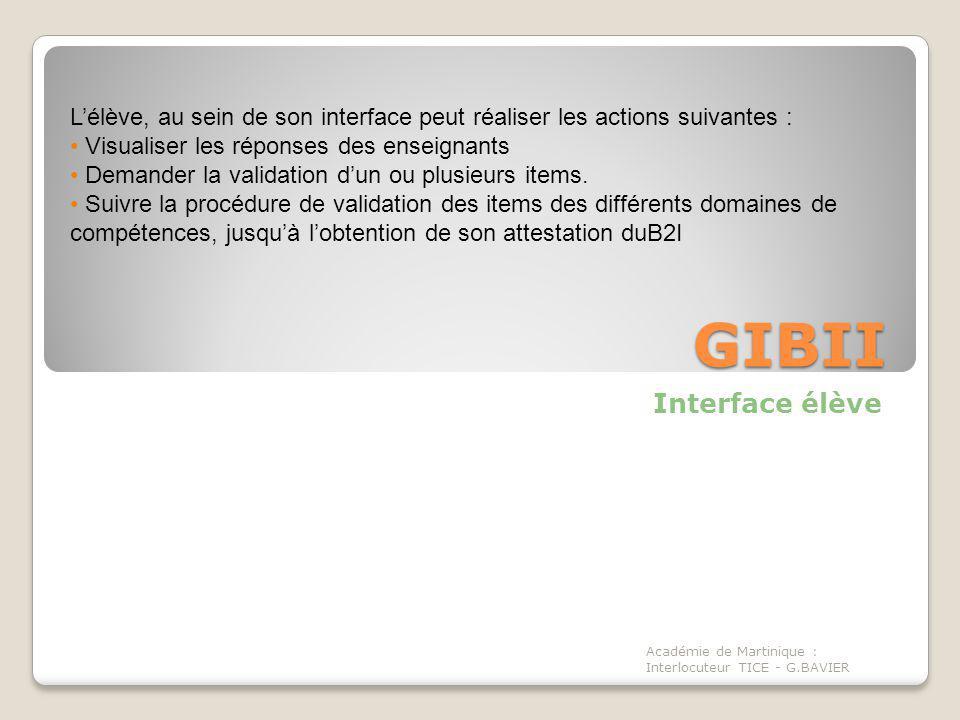 GIBII Interface élève Académie de Martinique : Interlocuteur TICE - G.BAVIER Lélève, au sein de son interface peut réaliser les actions suivantes : Visualiser les réponses des enseignants Demander la validation dun ou plusieurs items.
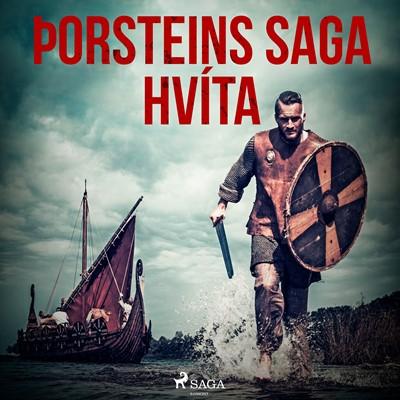 Þorsteins saga hvíta – Óþekktur 9788726516289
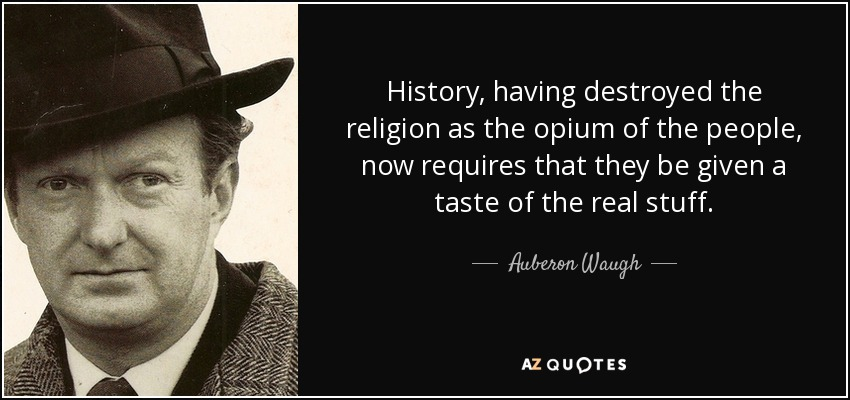 History, having destroyed the religion as the opium of the people, now requires that they be given a taste of the real stuff. - Auberon Waugh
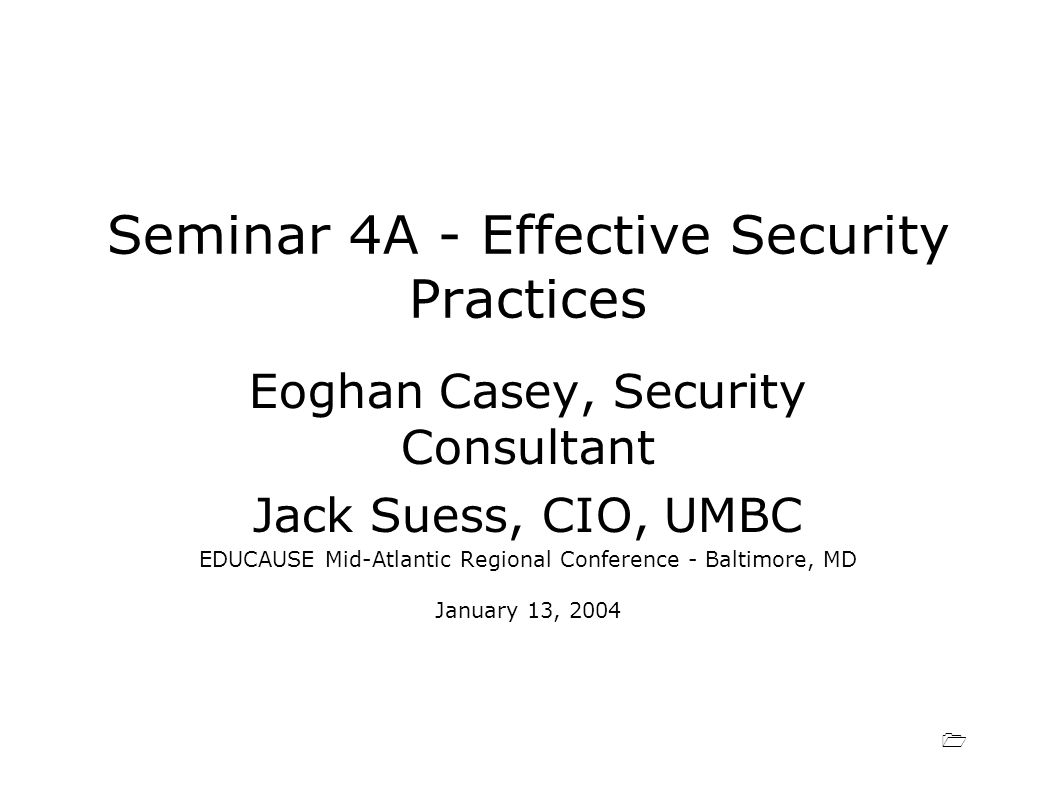 1 Seminar 4A - Effective Security Practices Eoghan Casey, Security Consultant Jack Suess, CIO, UMBC EDUCAUSE Mid-Atlantic Regional Conference - Baltimore, MD January 13, 2004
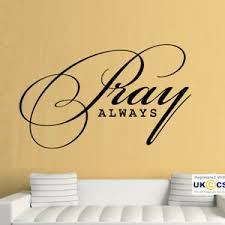 Pray Always Quote Religion Faith Bible Living Wall Art Stickers Decal Vinyl Room Ebay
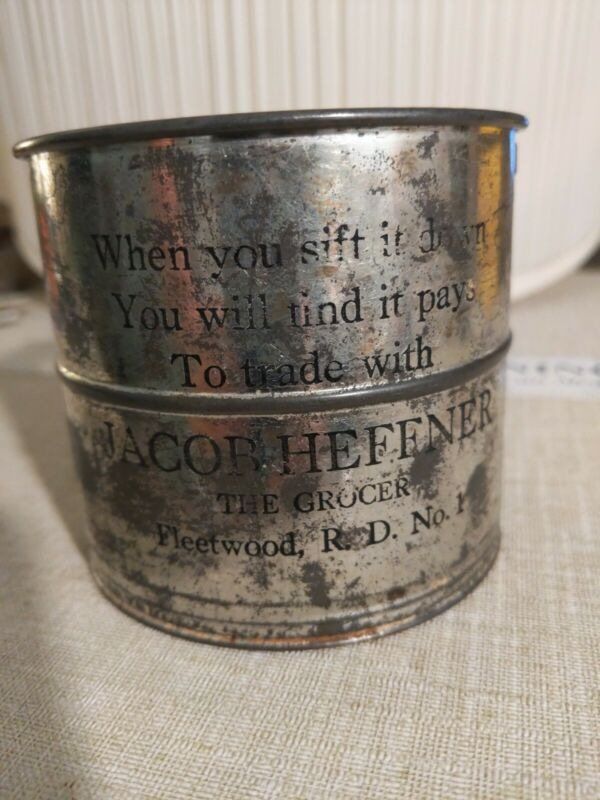 Vtg. Jacob Heffner, The Grocer, Fleetwood PA Advertising FLOUR SIFTER 2 Cup Tin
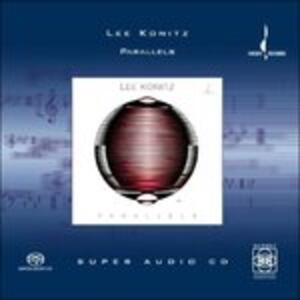 Parallels - SuperAudio CD di Lee Konitz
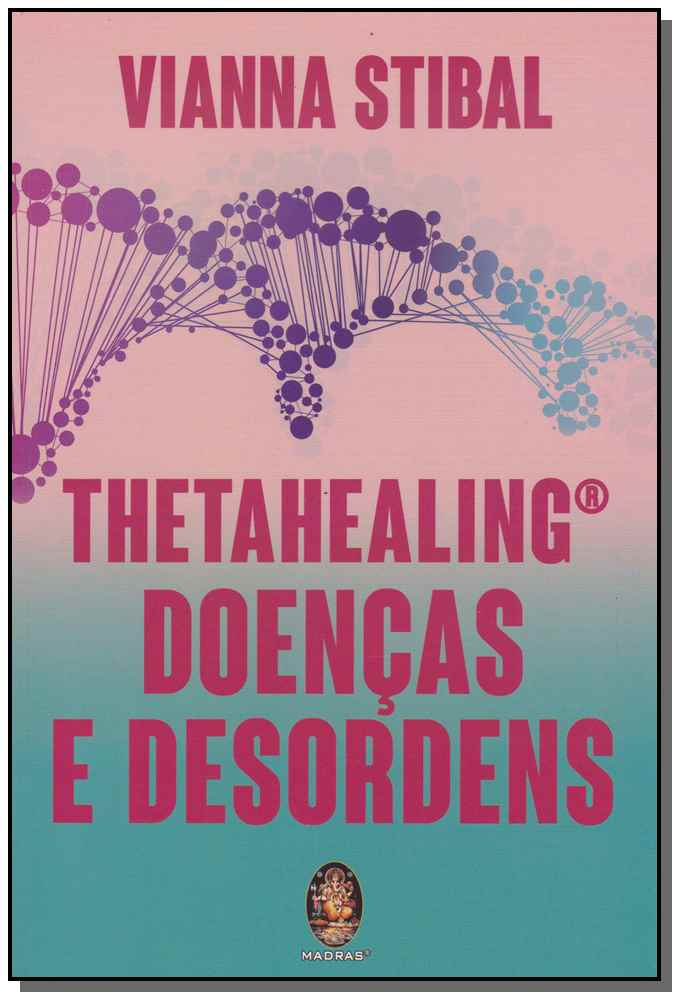 THETAHEALING - DOENÇAS E DESORDENS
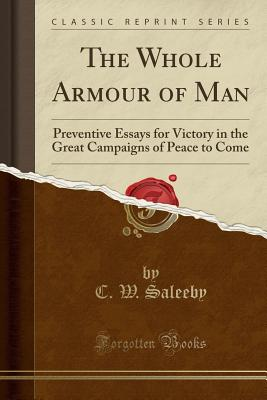 The Whole Armour of Man: Preventive Essays for Victory in the Great Campaigns of Peace to Come (Classic Reprint) - Saleeby, C W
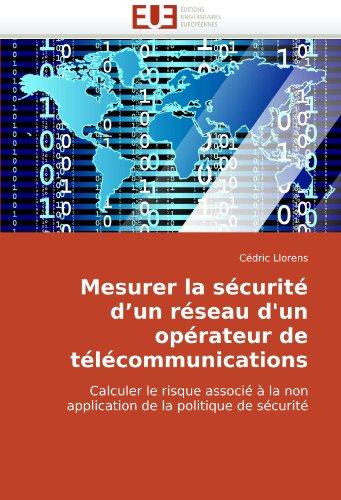 Mesurer La Scurit D'Un Rseau D'Un Oprateur de Tlcommunications 9786131507403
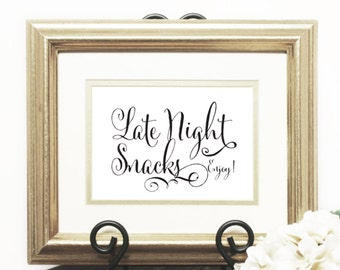 Late Night Snacks Wedding Sign, Script Sign, Downloadable, Print it yourself.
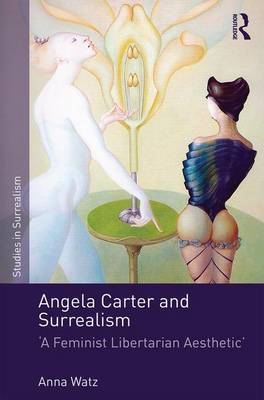 Angela Carter and Surrealism book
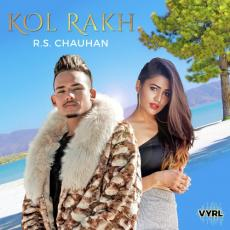 Kol Rakh - R.S. Chauhan
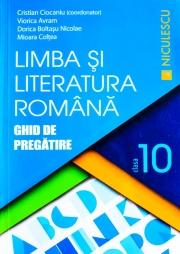 Limba si Literatura romana - clasa a X-a. Ghid de pregatire (Cristian Coicaniu)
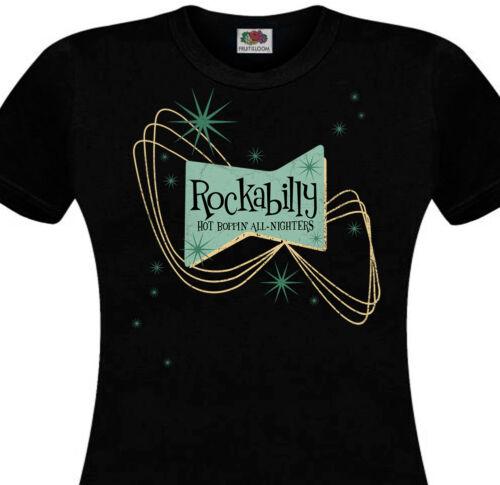 Rock/'n/'Roll 50/'s Fifties Hot Boppin/' All Nighters T-shirt femme ROCKABILLY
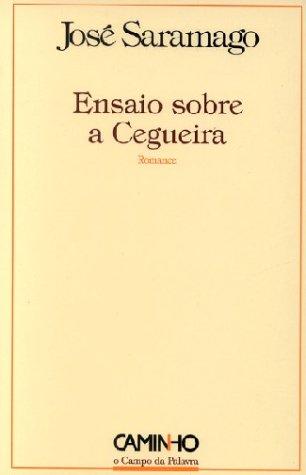 Ensaio Sobre a Cegueira (O Campo da Palavra) (Portuguese Edition) - Saramago, Jose?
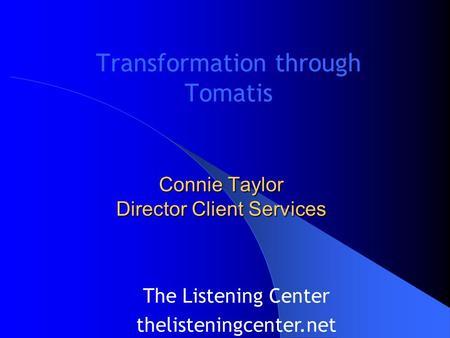 Transformation through Tomatis The Listening Center thelisteningcenter.net Connie Taylor Director Client Services.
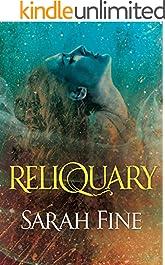 Reliquary (Reliquary Series Book 1)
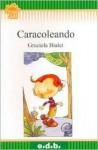 Caracoleando - Graciela Bialet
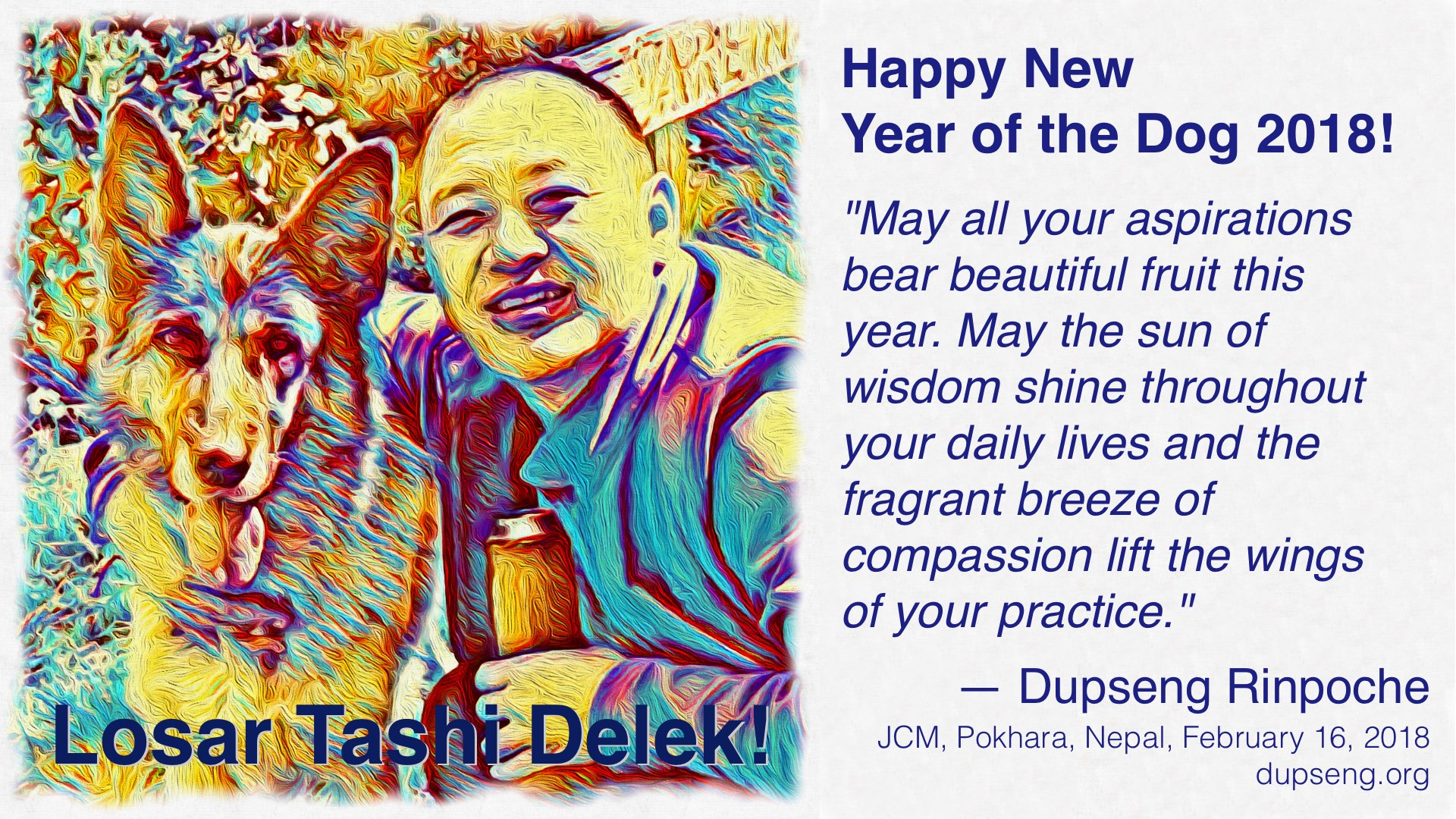 losar tashi delek happy new year of the dog dupseng rinpoche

## [Problem statement]
Exactly as written, return every line of the listing, but not the pictures.

## [Result below]
 GIBII Interface élève Académie de Martinique : Interlocuteur TICE - G.BAVIER Lélève, au sein de son interface peut réaliser les actions suivantes : Visualiser les réponses des enseignants Demander la validation dun ou plusieurs items.
 Þorsteins saga hvíta – Óþekktur 9788726516289
 History, having destroyed the religion as the opium of the people, now requires that they be given a taste of the real stuff. - Auberon Waugh
 1 Seminar 4A - Effective Security Practices Eoghan Casey, Security Consultant Jack Suess, CIO, UMBC EDUCAUSE Mid-Atlantic Regional Conference - Baltimore, MD January 13, 2004
 Pray Always Quote Religion Faith Bible Living Wall Art Stickers Decal Vinyl Room Ebay
 Vtg. Jacob Heffner, The Grocer, Fleetwood PA Advertising FLOUR SIFTER 2 Cup Tin
 Parallels - SuperAudio CD di Lee Konitz
 THETAHEALING - DOENÇAS E DESORDENS
 The Whole Armour of Man: Preventive Essays for Victory in the Great Campaigns of Peace to Come (Classic Reprint) - Saleeby, C W
 Mesurer La Scurit D'Un Rseau D'Un Oprateur de Tlcommunications 9786131507403
 Late Night Snacks Wedding Sign, Script Sign, Downloadable, Print it yourself.
 Angela Carter and Surrealism book
 Kol Rakh - R.S. Chauhan
 Limba si Literatura romana - clasa a X-a. Ghid de pregatire (Cristian Coicaniu)
 Rock/'n/'Roll 50/'s Fifties Hot Boppin/' All Nighters T-shirt femme ROCKABILLY
 Ensaio Sobre a Cegueira (O Campo da Palavra) (Portuguese Edition) - Saramago, Jose?
 Transformation through Tomatis The Listening Center thelisteningcenter.net Connie Taylor Director Client Services.
 Reliquary (Reliquary Series Book 1)
 Caracoleando - Graciela Bialet
 losar tashi delek happy new year of the dog dupseng rinpoche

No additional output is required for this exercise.